The brutal regime of Bashar al-Assad dropped at least 244 barrel bombs in Syria’s de-escalation zones throughout July, according to the most recent Syrian Network for Human Rights (SNHR) report.
SNHR regime warplanes dropped the majority of bombs, 142, in the Daraa governorate, killing one woman, followed by 26 in Damascus suburbs, 24 in Suwayda, 18 in Hama, and 14 in Homs.
A ceasefire plan covering four areas of Syria was agreed in May by regime allies Russia and Iran, and rebel backer Turkey aiming to provide a cessation of hostilities and passage for humanitarian aid.
Assad’s forces have repeatedly broken previous ceasefire agreements, according to war monitors.
The report also stated that the percentage of women and children killed by barrel bombs in Syria ranges from 12 to 35 percent, adding that 4,476 barrel bombs were dropped during the first seven months of 2017.
However July saw a decrease compared to previous months, with 412 barrel bombs dropped in May and 938 in April.
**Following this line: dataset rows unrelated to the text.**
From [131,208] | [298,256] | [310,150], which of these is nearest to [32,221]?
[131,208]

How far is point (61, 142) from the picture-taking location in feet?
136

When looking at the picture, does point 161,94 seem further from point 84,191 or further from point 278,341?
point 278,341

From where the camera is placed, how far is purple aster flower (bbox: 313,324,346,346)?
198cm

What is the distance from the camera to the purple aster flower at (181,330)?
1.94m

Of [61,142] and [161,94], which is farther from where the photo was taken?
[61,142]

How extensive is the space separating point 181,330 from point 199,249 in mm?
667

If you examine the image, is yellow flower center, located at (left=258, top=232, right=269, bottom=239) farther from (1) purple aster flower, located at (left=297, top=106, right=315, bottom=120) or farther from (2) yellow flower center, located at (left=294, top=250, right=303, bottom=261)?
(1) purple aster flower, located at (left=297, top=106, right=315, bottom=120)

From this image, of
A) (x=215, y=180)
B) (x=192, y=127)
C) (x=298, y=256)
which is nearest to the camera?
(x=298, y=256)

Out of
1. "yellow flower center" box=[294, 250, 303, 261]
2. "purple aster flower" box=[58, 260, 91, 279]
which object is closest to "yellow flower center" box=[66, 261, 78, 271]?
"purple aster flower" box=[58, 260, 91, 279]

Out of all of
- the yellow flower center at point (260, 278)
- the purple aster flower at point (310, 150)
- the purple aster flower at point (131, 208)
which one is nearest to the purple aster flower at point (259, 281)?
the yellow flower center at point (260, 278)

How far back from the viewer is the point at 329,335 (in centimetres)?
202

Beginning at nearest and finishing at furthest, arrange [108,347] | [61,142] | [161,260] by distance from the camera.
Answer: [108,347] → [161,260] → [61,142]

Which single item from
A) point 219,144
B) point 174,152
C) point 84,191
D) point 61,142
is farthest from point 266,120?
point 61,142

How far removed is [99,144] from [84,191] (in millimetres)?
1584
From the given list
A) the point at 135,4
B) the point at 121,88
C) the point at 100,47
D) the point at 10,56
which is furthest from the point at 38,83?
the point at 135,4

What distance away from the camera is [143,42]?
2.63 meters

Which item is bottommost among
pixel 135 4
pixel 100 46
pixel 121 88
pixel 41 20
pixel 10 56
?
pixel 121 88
The SNHR said the regime has “beyond any doubt” violated Security Council resolutions 2139 and 2254, by using barrel bombs in a widespread and systematic manner, constituting “crimes against humanity.”
Indiscriminate bombardment targeting unarmed civilians also amounts to violations of international human rights, SNHR said.
The SNHR urged the UN Security Council to place an arms embargo on the Assad regime, to prosecute those who supply the weapons, and to refer the case to the International Criminal Court.
Last month Russia said its military police will monitor ceasefire zones.
Moscow has been one of the Syrian regime’s main military backers, providing air support to Assad’s forces since September 2015.
The Syrian conflict began when the Baath regime, in power since 1963 and led by President Bashar al-Assad, responded with military force to peaceful protests demanding democratic reforms during the Arab Spring wave of uprisings, triggering an armed rebellion fuelled by mass defections from the Syrian army.
According to independent monitors, hundreds of thousands of civilians have been killed in the war, mostly by the regime and its powerful allies, and millions have been displaced both inside and outside of Syria.
The brutal tactics pursued mainly by the regime, which have included the use of chemical weapons, sieges, mass executions and torture against civilians have led to war crimes investigations.